Our original focus when it came to outreach, ironically, was social media types. We spent most of our energies connecting with people on twitter, bloggers, video pros, and vloggers. We were able to generate interest, but we’re not seeing the follow-through for some reason.
Now, we have partnered with InStyle.com and are getting lots of attention from that relationship. We’re getting a great number of signups (http://www.flickr.com/photos/theagencyblog/4037…) – just looking for that magic that will get people tactually produce the content. So, with the success of the InStyle.com relationship, we decided a few days ago to completely change our focus to just the types of sites/blogs you mention in your post. We both must be very smart!

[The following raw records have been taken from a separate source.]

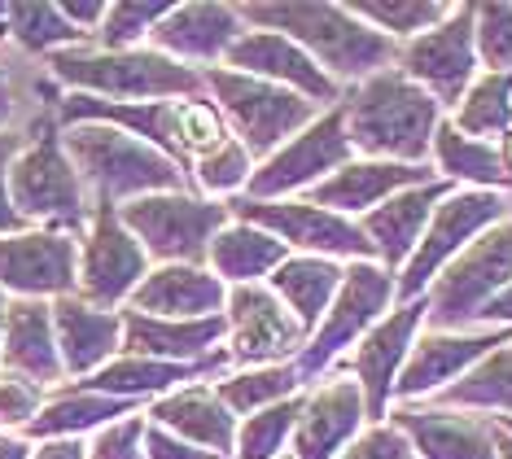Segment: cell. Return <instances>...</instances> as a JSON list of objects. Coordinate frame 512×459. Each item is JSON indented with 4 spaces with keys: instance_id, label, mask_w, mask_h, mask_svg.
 Returning a JSON list of instances; mask_svg holds the SVG:
<instances>
[{
    "instance_id": "ffe728a7",
    "label": "cell",
    "mask_w": 512,
    "mask_h": 459,
    "mask_svg": "<svg viewBox=\"0 0 512 459\" xmlns=\"http://www.w3.org/2000/svg\"><path fill=\"white\" fill-rule=\"evenodd\" d=\"M219 306H224L219 276L184 263L154 267L127 298V311L154 315V320H211V315H219Z\"/></svg>"
},
{
    "instance_id": "e575fe53",
    "label": "cell",
    "mask_w": 512,
    "mask_h": 459,
    "mask_svg": "<svg viewBox=\"0 0 512 459\" xmlns=\"http://www.w3.org/2000/svg\"><path fill=\"white\" fill-rule=\"evenodd\" d=\"M456 132L464 136H512V75H486L460 105Z\"/></svg>"
},
{
    "instance_id": "603a6c76",
    "label": "cell",
    "mask_w": 512,
    "mask_h": 459,
    "mask_svg": "<svg viewBox=\"0 0 512 459\" xmlns=\"http://www.w3.org/2000/svg\"><path fill=\"white\" fill-rule=\"evenodd\" d=\"M425 315V302H407L399 315H390L386 324H377L372 333L364 337V346H359L355 355V372H359V390H364V407L372 416H381L386 411V398L394 390V381H399L403 363H407V346H412V333L416 324H421Z\"/></svg>"
},
{
    "instance_id": "cb8c5ba5",
    "label": "cell",
    "mask_w": 512,
    "mask_h": 459,
    "mask_svg": "<svg viewBox=\"0 0 512 459\" xmlns=\"http://www.w3.org/2000/svg\"><path fill=\"white\" fill-rule=\"evenodd\" d=\"M224 333H228L224 315H211V320H154V315L123 311V355L136 359L197 363Z\"/></svg>"
},
{
    "instance_id": "ba28073f",
    "label": "cell",
    "mask_w": 512,
    "mask_h": 459,
    "mask_svg": "<svg viewBox=\"0 0 512 459\" xmlns=\"http://www.w3.org/2000/svg\"><path fill=\"white\" fill-rule=\"evenodd\" d=\"M202 79L219 97V110L228 114V123L246 140V153H267L285 145L316 114V105L307 97H298L281 84H267V79L241 75V70H206Z\"/></svg>"
},
{
    "instance_id": "f5cc1de1",
    "label": "cell",
    "mask_w": 512,
    "mask_h": 459,
    "mask_svg": "<svg viewBox=\"0 0 512 459\" xmlns=\"http://www.w3.org/2000/svg\"><path fill=\"white\" fill-rule=\"evenodd\" d=\"M495 459H512V438H508L504 429L495 433Z\"/></svg>"
},
{
    "instance_id": "5b68a950",
    "label": "cell",
    "mask_w": 512,
    "mask_h": 459,
    "mask_svg": "<svg viewBox=\"0 0 512 459\" xmlns=\"http://www.w3.org/2000/svg\"><path fill=\"white\" fill-rule=\"evenodd\" d=\"M241 18H254L263 27H276L289 40L307 44L320 57V70L337 79H359V75H377L386 62L399 57L390 35L364 27L346 5H241Z\"/></svg>"
},
{
    "instance_id": "c3c4849f",
    "label": "cell",
    "mask_w": 512,
    "mask_h": 459,
    "mask_svg": "<svg viewBox=\"0 0 512 459\" xmlns=\"http://www.w3.org/2000/svg\"><path fill=\"white\" fill-rule=\"evenodd\" d=\"M31 446H36L31 459H88L84 438H57V442H31Z\"/></svg>"
},
{
    "instance_id": "4fadbf2b",
    "label": "cell",
    "mask_w": 512,
    "mask_h": 459,
    "mask_svg": "<svg viewBox=\"0 0 512 459\" xmlns=\"http://www.w3.org/2000/svg\"><path fill=\"white\" fill-rule=\"evenodd\" d=\"M499 215H504V197L499 193H456V197H447V202L438 206V215L429 219L421 250H416V258L407 263V276H399V298L403 302L421 298V289L434 280L438 267L447 263L473 232L491 228Z\"/></svg>"
},
{
    "instance_id": "681fc988",
    "label": "cell",
    "mask_w": 512,
    "mask_h": 459,
    "mask_svg": "<svg viewBox=\"0 0 512 459\" xmlns=\"http://www.w3.org/2000/svg\"><path fill=\"white\" fill-rule=\"evenodd\" d=\"M477 320H499V324H512V285L508 289H499L491 302L482 306V315Z\"/></svg>"
},
{
    "instance_id": "f1b7e54d",
    "label": "cell",
    "mask_w": 512,
    "mask_h": 459,
    "mask_svg": "<svg viewBox=\"0 0 512 459\" xmlns=\"http://www.w3.org/2000/svg\"><path fill=\"white\" fill-rule=\"evenodd\" d=\"M447 197V184H425V188H407V193H394L386 206H377L368 215V223L359 232L372 241L386 263H403L407 250L421 241L425 223L434 219V202Z\"/></svg>"
},
{
    "instance_id": "d6986e66",
    "label": "cell",
    "mask_w": 512,
    "mask_h": 459,
    "mask_svg": "<svg viewBox=\"0 0 512 459\" xmlns=\"http://www.w3.org/2000/svg\"><path fill=\"white\" fill-rule=\"evenodd\" d=\"M228 66L241 75L267 79V84H285L289 92L307 101H337V79L311 62L289 35L281 31H250L228 49Z\"/></svg>"
},
{
    "instance_id": "7dc6e473",
    "label": "cell",
    "mask_w": 512,
    "mask_h": 459,
    "mask_svg": "<svg viewBox=\"0 0 512 459\" xmlns=\"http://www.w3.org/2000/svg\"><path fill=\"white\" fill-rule=\"evenodd\" d=\"M145 459H219V455L202 451V446L184 442V438H176V433H167L158 425H149L145 429Z\"/></svg>"
},
{
    "instance_id": "5bb4252c",
    "label": "cell",
    "mask_w": 512,
    "mask_h": 459,
    "mask_svg": "<svg viewBox=\"0 0 512 459\" xmlns=\"http://www.w3.org/2000/svg\"><path fill=\"white\" fill-rule=\"evenodd\" d=\"M53 333L62 372L71 385L88 381L92 372H101L123 355V311H101L79 293H66L53 302Z\"/></svg>"
},
{
    "instance_id": "4dcf8cb0",
    "label": "cell",
    "mask_w": 512,
    "mask_h": 459,
    "mask_svg": "<svg viewBox=\"0 0 512 459\" xmlns=\"http://www.w3.org/2000/svg\"><path fill=\"white\" fill-rule=\"evenodd\" d=\"M342 280H346L342 267L324 263V258L302 254V258H285V263L276 267L272 289L285 298V306H289V311H294V320H298V324L311 333L320 315L329 311L333 293L342 289Z\"/></svg>"
},
{
    "instance_id": "f6af8a7d",
    "label": "cell",
    "mask_w": 512,
    "mask_h": 459,
    "mask_svg": "<svg viewBox=\"0 0 512 459\" xmlns=\"http://www.w3.org/2000/svg\"><path fill=\"white\" fill-rule=\"evenodd\" d=\"M27 136V127H0V237H14V232H27V219L14 210V197H9V162Z\"/></svg>"
},
{
    "instance_id": "7402d4cb",
    "label": "cell",
    "mask_w": 512,
    "mask_h": 459,
    "mask_svg": "<svg viewBox=\"0 0 512 459\" xmlns=\"http://www.w3.org/2000/svg\"><path fill=\"white\" fill-rule=\"evenodd\" d=\"M237 9L224 5H171V14L154 27V49L176 62H211L237 44Z\"/></svg>"
},
{
    "instance_id": "60d3db41",
    "label": "cell",
    "mask_w": 512,
    "mask_h": 459,
    "mask_svg": "<svg viewBox=\"0 0 512 459\" xmlns=\"http://www.w3.org/2000/svg\"><path fill=\"white\" fill-rule=\"evenodd\" d=\"M473 44L495 75H512V5L473 9Z\"/></svg>"
},
{
    "instance_id": "f546056e",
    "label": "cell",
    "mask_w": 512,
    "mask_h": 459,
    "mask_svg": "<svg viewBox=\"0 0 512 459\" xmlns=\"http://www.w3.org/2000/svg\"><path fill=\"white\" fill-rule=\"evenodd\" d=\"M394 420L416 438V451L425 459H495V433L477 420L442 411H399Z\"/></svg>"
},
{
    "instance_id": "9a60e30c",
    "label": "cell",
    "mask_w": 512,
    "mask_h": 459,
    "mask_svg": "<svg viewBox=\"0 0 512 459\" xmlns=\"http://www.w3.org/2000/svg\"><path fill=\"white\" fill-rule=\"evenodd\" d=\"M477 66V44H473V5H460L451 22H438L429 35L412 40L403 49V70L407 79L429 88V97L460 101L469 88Z\"/></svg>"
},
{
    "instance_id": "7bdbcfd3",
    "label": "cell",
    "mask_w": 512,
    "mask_h": 459,
    "mask_svg": "<svg viewBox=\"0 0 512 459\" xmlns=\"http://www.w3.org/2000/svg\"><path fill=\"white\" fill-rule=\"evenodd\" d=\"M246 162H250L246 145H232V140H224L219 149H211L206 158L193 162V180L202 184L206 193H232V188L246 184Z\"/></svg>"
},
{
    "instance_id": "d590c367",
    "label": "cell",
    "mask_w": 512,
    "mask_h": 459,
    "mask_svg": "<svg viewBox=\"0 0 512 459\" xmlns=\"http://www.w3.org/2000/svg\"><path fill=\"white\" fill-rule=\"evenodd\" d=\"M451 407H491V411H512V346L491 350L482 368H473L460 385L442 394Z\"/></svg>"
},
{
    "instance_id": "74e56055",
    "label": "cell",
    "mask_w": 512,
    "mask_h": 459,
    "mask_svg": "<svg viewBox=\"0 0 512 459\" xmlns=\"http://www.w3.org/2000/svg\"><path fill=\"white\" fill-rule=\"evenodd\" d=\"M171 14V5L162 0H123V5H106V22L97 31V49L123 53L136 49L145 35H154V27Z\"/></svg>"
},
{
    "instance_id": "44dd1931",
    "label": "cell",
    "mask_w": 512,
    "mask_h": 459,
    "mask_svg": "<svg viewBox=\"0 0 512 459\" xmlns=\"http://www.w3.org/2000/svg\"><path fill=\"white\" fill-rule=\"evenodd\" d=\"M149 425L176 433V438L202 446L219 459L232 455V438H237V420L232 411L219 403L215 390H202V385H184V390H171L167 398H158L149 407Z\"/></svg>"
},
{
    "instance_id": "484cf974",
    "label": "cell",
    "mask_w": 512,
    "mask_h": 459,
    "mask_svg": "<svg viewBox=\"0 0 512 459\" xmlns=\"http://www.w3.org/2000/svg\"><path fill=\"white\" fill-rule=\"evenodd\" d=\"M141 403H127V398H110V394H92V390H75V385H62V390L49 394V403L40 407V416L27 425L22 438L27 442H57V438H84V433H97L114 425L123 416H136Z\"/></svg>"
},
{
    "instance_id": "2e32d148",
    "label": "cell",
    "mask_w": 512,
    "mask_h": 459,
    "mask_svg": "<svg viewBox=\"0 0 512 459\" xmlns=\"http://www.w3.org/2000/svg\"><path fill=\"white\" fill-rule=\"evenodd\" d=\"M346 158H351V140H346L342 110H333L320 123H311L302 136H294L289 145H281L272 162H263V171H254L250 180V193L254 202H263V197L289 193V188L316 184L324 171H337Z\"/></svg>"
},
{
    "instance_id": "816d5d0a",
    "label": "cell",
    "mask_w": 512,
    "mask_h": 459,
    "mask_svg": "<svg viewBox=\"0 0 512 459\" xmlns=\"http://www.w3.org/2000/svg\"><path fill=\"white\" fill-rule=\"evenodd\" d=\"M9 114H14V92H9V84L0 79V127L9 123Z\"/></svg>"
},
{
    "instance_id": "8992f818",
    "label": "cell",
    "mask_w": 512,
    "mask_h": 459,
    "mask_svg": "<svg viewBox=\"0 0 512 459\" xmlns=\"http://www.w3.org/2000/svg\"><path fill=\"white\" fill-rule=\"evenodd\" d=\"M119 219L141 241V250L149 258L202 267L215 232L228 219V206L206 202V197H189V193H154V197H136V202L119 206Z\"/></svg>"
},
{
    "instance_id": "8fae6325",
    "label": "cell",
    "mask_w": 512,
    "mask_h": 459,
    "mask_svg": "<svg viewBox=\"0 0 512 459\" xmlns=\"http://www.w3.org/2000/svg\"><path fill=\"white\" fill-rule=\"evenodd\" d=\"M237 219H246L250 228L259 232H276L289 245L307 250L311 258L316 254H355V258H372V241L355 223H346L333 210H320L311 202H254V197H241V202L228 206Z\"/></svg>"
},
{
    "instance_id": "277c9868",
    "label": "cell",
    "mask_w": 512,
    "mask_h": 459,
    "mask_svg": "<svg viewBox=\"0 0 512 459\" xmlns=\"http://www.w3.org/2000/svg\"><path fill=\"white\" fill-rule=\"evenodd\" d=\"M351 149L381 153L394 162H421L438 132V101L407 75H372L342 105Z\"/></svg>"
},
{
    "instance_id": "ee69618b",
    "label": "cell",
    "mask_w": 512,
    "mask_h": 459,
    "mask_svg": "<svg viewBox=\"0 0 512 459\" xmlns=\"http://www.w3.org/2000/svg\"><path fill=\"white\" fill-rule=\"evenodd\" d=\"M145 416H123L114 425L97 429L88 442V459H145Z\"/></svg>"
},
{
    "instance_id": "4316f807",
    "label": "cell",
    "mask_w": 512,
    "mask_h": 459,
    "mask_svg": "<svg viewBox=\"0 0 512 459\" xmlns=\"http://www.w3.org/2000/svg\"><path fill=\"white\" fill-rule=\"evenodd\" d=\"M508 337H512V328L477 333V337H447V333L425 337L421 346H416V355L403 363L394 390H399L403 398H421V394L434 390V385H442V381H451L456 372H464L473 359H482V355H491L495 346H504Z\"/></svg>"
},
{
    "instance_id": "52a82bcc",
    "label": "cell",
    "mask_w": 512,
    "mask_h": 459,
    "mask_svg": "<svg viewBox=\"0 0 512 459\" xmlns=\"http://www.w3.org/2000/svg\"><path fill=\"white\" fill-rule=\"evenodd\" d=\"M145 276H149V254L141 250V241L123 228L119 206L97 202L84 237H79L75 293L84 302L101 306V311H119Z\"/></svg>"
},
{
    "instance_id": "f35d334b",
    "label": "cell",
    "mask_w": 512,
    "mask_h": 459,
    "mask_svg": "<svg viewBox=\"0 0 512 459\" xmlns=\"http://www.w3.org/2000/svg\"><path fill=\"white\" fill-rule=\"evenodd\" d=\"M298 416H302V403H276V407L254 411L237 433V459H276L285 433L294 429Z\"/></svg>"
},
{
    "instance_id": "8d00e7d4",
    "label": "cell",
    "mask_w": 512,
    "mask_h": 459,
    "mask_svg": "<svg viewBox=\"0 0 512 459\" xmlns=\"http://www.w3.org/2000/svg\"><path fill=\"white\" fill-rule=\"evenodd\" d=\"M294 385H298L294 368H250V372H237V376H228V381H219L215 398L228 411H263V407H276V398L289 394Z\"/></svg>"
},
{
    "instance_id": "7c38bea8",
    "label": "cell",
    "mask_w": 512,
    "mask_h": 459,
    "mask_svg": "<svg viewBox=\"0 0 512 459\" xmlns=\"http://www.w3.org/2000/svg\"><path fill=\"white\" fill-rule=\"evenodd\" d=\"M228 324H232L228 359L241 363V368H276V359H289L307 337V328L294 320V311L281 298H272L267 289L254 285L232 289Z\"/></svg>"
},
{
    "instance_id": "9c48e42d",
    "label": "cell",
    "mask_w": 512,
    "mask_h": 459,
    "mask_svg": "<svg viewBox=\"0 0 512 459\" xmlns=\"http://www.w3.org/2000/svg\"><path fill=\"white\" fill-rule=\"evenodd\" d=\"M508 285H512V223H499L442 272V285L434 289V302H429L434 306L429 324L434 328L473 324L482 315V306Z\"/></svg>"
},
{
    "instance_id": "11a10c76",
    "label": "cell",
    "mask_w": 512,
    "mask_h": 459,
    "mask_svg": "<svg viewBox=\"0 0 512 459\" xmlns=\"http://www.w3.org/2000/svg\"><path fill=\"white\" fill-rule=\"evenodd\" d=\"M504 433H508V438H512V416H504Z\"/></svg>"
},
{
    "instance_id": "f907efd6",
    "label": "cell",
    "mask_w": 512,
    "mask_h": 459,
    "mask_svg": "<svg viewBox=\"0 0 512 459\" xmlns=\"http://www.w3.org/2000/svg\"><path fill=\"white\" fill-rule=\"evenodd\" d=\"M31 451H36V446L22 438V433H5V429H0V459H31Z\"/></svg>"
},
{
    "instance_id": "b9f144b4",
    "label": "cell",
    "mask_w": 512,
    "mask_h": 459,
    "mask_svg": "<svg viewBox=\"0 0 512 459\" xmlns=\"http://www.w3.org/2000/svg\"><path fill=\"white\" fill-rule=\"evenodd\" d=\"M44 403H49L44 385L0 368V429L5 433H27V425L40 416Z\"/></svg>"
},
{
    "instance_id": "ab89813d",
    "label": "cell",
    "mask_w": 512,
    "mask_h": 459,
    "mask_svg": "<svg viewBox=\"0 0 512 459\" xmlns=\"http://www.w3.org/2000/svg\"><path fill=\"white\" fill-rule=\"evenodd\" d=\"M355 18H368L377 22L381 31H394V35H412V31H425L442 22L456 9L447 5H421V0H359V5H346Z\"/></svg>"
},
{
    "instance_id": "bcb514c9",
    "label": "cell",
    "mask_w": 512,
    "mask_h": 459,
    "mask_svg": "<svg viewBox=\"0 0 512 459\" xmlns=\"http://www.w3.org/2000/svg\"><path fill=\"white\" fill-rule=\"evenodd\" d=\"M342 459H412V446H407V438L399 429L377 425V429H368Z\"/></svg>"
},
{
    "instance_id": "e0dca14e",
    "label": "cell",
    "mask_w": 512,
    "mask_h": 459,
    "mask_svg": "<svg viewBox=\"0 0 512 459\" xmlns=\"http://www.w3.org/2000/svg\"><path fill=\"white\" fill-rule=\"evenodd\" d=\"M390 289L394 285H390V276L381 272V267H372V263L351 267L346 280H342V289H337V302L329 306V320L320 324V333H316V341H311L307 355L294 363L298 381L302 376H311V372H320L333 355H342L346 341L359 337L381 315V306L390 302Z\"/></svg>"
},
{
    "instance_id": "83f0119b",
    "label": "cell",
    "mask_w": 512,
    "mask_h": 459,
    "mask_svg": "<svg viewBox=\"0 0 512 459\" xmlns=\"http://www.w3.org/2000/svg\"><path fill=\"white\" fill-rule=\"evenodd\" d=\"M407 184H429L425 167H407V162H351L333 175V180L316 184V202L311 206H333L342 215L377 206L381 197H394Z\"/></svg>"
},
{
    "instance_id": "30bf717a",
    "label": "cell",
    "mask_w": 512,
    "mask_h": 459,
    "mask_svg": "<svg viewBox=\"0 0 512 459\" xmlns=\"http://www.w3.org/2000/svg\"><path fill=\"white\" fill-rule=\"evenodd\" d=\"M79 280V237L27 228L0 237V293L5 298L57 302L75 293Z\"/></svg>"
},
{
    "instance_id": "d4e9b609",
    "label": "cell",
    "mask_w": 512,
    "mask_h": 459,
    "mask_svg": "<svg viewBox=\"0 0 512 459\" xmlns=\"http://www.w3.org/2000/svg\"><path fill=\"white\" fill-rule=\"evenodd\" d=\"M359 420H364V390L355 381H329L311 394V403L298 416V459H333L337 446L355 438Z\"/></svg>"
},
{
    "instance_id": "7a4b0ae2",
    "label": "cell",
    "mask_w": 512,
    "mask_h": 459,
    "mask_svg": "<svg viewBox=\"0 0 512 459\" xmlns=\"http://www.w3.org/2000/svg\"><path fill=\"white\" fill-rule=\"evenodd\" d=\"M62 149L71 158V167L84 180L92 206H127L136 197L154 193H180L184 171L167 153H158L145 140L119 132L106 123H75L62 127Z\"/></svg>"
},
{
    "instance_id": "ac0fdd59",
    "label": "cell",
    "mask_w": 512,
    "mask_h": 459,
    "mask_svg": "<svg viewBox=\"0 0 512 459\" xmlns=\"http://www.w3.org/2000/svg\"><path fill=\"white\" fill-rule=\"evenodd\" d=\"M0 368L18 372L44 390H62L66 372L57 355V333H53V302L36 298H9L5 311V337H0Z\"/></svg>"
},
{
    "instance_id": "1f68e13d",
    "label": "cell",
    "mask_w": 512,
    "mask_h": 459,
    "mask_svg": "<svg viewBox=\"0 0 512 459\" xmlns=\"http://www.w3.org/2000/svg\"><path fill=\"white\" fill-rule=\"evenodd\" d=\"M0 40H14L22 53L53 57L62 49L92 44L84 31H75L57 5H0Z\"/></svg>"
},
{
    "instance_id": "836d02e7",
    "label": "cell",
    "mask_w": 512,
    "mask_h": 459,
    "mask_svg": "<svg viewBox=\"0 0 512 459\" xmlns=\"http://www.w3.org/2000/svg\"><path fill=\"white\" fill-rule=\"evenodd\" d=\"M434 149H438V162L447 175L477 180V184H508L512 180L508 167H504V153L491 149L486 140H469L451 123H442L434 132Z\"/></svg>"
},
{
    "instance_id": "db71d44e",
    "label": "cell",
    "mask_w": 512,
    "mask_h": 459,
    "mask_svg": "<svg viewBox=\"0 0 512 459\" xmlns=\"http://www.w3.org/2000/svg\"><path fill=\"white\" fill-rule=\"evenodd\" d=\"M5 311H9V298L0 293V337H5Z\"/></svg>"
},
{
    "instance_id": "6da1fadb",
    "label": "cell",
    "mask_w": 512,
    "mask_h": 459,
    "mask_svg": "<svg viewBox=\"0 0 512 459\" xmlns=\"http://www.w3.org/2000/svg\"><path fill=\"white\" fill-rule=\"evenodd\" d=\"M9 197H14L18 215L27 219V228L84 237L92 219V197L79 171L71 167V158H66L62 127H57L53 110L27 123V136L9 162Z\"/></svg>"
},
{
    "instance_id": "d6a6232c",
    "label": "cell",
    "mask_w": 512,
    "mask_h": 459,
    "mask_svg": "<svg viewBox=\"0 0 512 459\" xmlns=\"http://www.w3.org/2000/svg\"><path fill=\"white\" fill-rule=\"evenodd\" d=\"M206 258H211L215 272L224 280H232V285H250V280L276 272V267L285 263V245L272 241L259 228H250V223H237V228L215 232Z\"/></svg>"
},
{
    "instance_id": "3957f363",
    "label": "cell",
    "mask_w": 512,
    "mask_h": 459,
    "mask_svg": "<svg viewBox=\"0 0 512 459\" xmlns=\"http://www.w3.org/2000/svg\"><path fill=\"white\" fill-rule=\"evenodd\" d=\"M49 62V75L62 88L79 92V97H101V101H171V97H197L206 79L193 66L176 62V57L158 49H62Z\"/></svg>"
}]
</instances>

On the price-point/marketing strategy – you hit the nail on the head. The is a critical part of our traditional marketing, but not prominently featured as part of the social media campaign. We are spending our social capital promoting the giveaway only – it's important to keep the message simple and direct.
On the community – it’s the entire reason why we’re here! No worries about us not understanding how important the community is and what is necessary to nurture and grow those relationships.
On posting a video to our site that we think is “best” – Hello lawsuit. No thanks.
We are limited by what we do during the contest. If we were to post an individual’s video on our site it could be construed as us promoting that video, giving one or more people an advantage over the other participants. I can’t even tell you if I like the video you mentioned here in your comment.
So anyway, I am chronicling our experience with this event and a couple other I’m working on with other clients. There will be a great case study on all of them when that have all been completed.
Hope some of that “behind the scenes” helps. I’ll keep you posted on our experience!
Thanks again!
@giovanni
LMAO Jessica! I was going to do the same thing and then thought to myself, nope, someone else is going to pay someone (on trusted spec of course) to make it blow me out of the water.
Giovanni – Thanks for responding. I'm glad you're reconsidering the strategy. Tech oriented crowds aren't going to generate the awareness you want. There's only a few that are geek chic. Instyle is a great start, but it's a completely different audience. You're going to have to cast a wider, deeper net and pull from the sites that I mentioned, you're three best returns are going to be LadyLux.com, MyITThings.com, TotalBeauty.com, MegsMakeup.com and Refinery29.com. You have really go in the majorly fashion forward communities that are early adopters of social media. Also, in part of the video: Here's the link I mean. http://www.lashalluremd.com/giveaway-updates.html, the guy's video should be here also. Good luck on the campaign and I hope all goes well, it looks like the post helped a bit.
Take the ideas or the ideas in the comments and hopefully they help.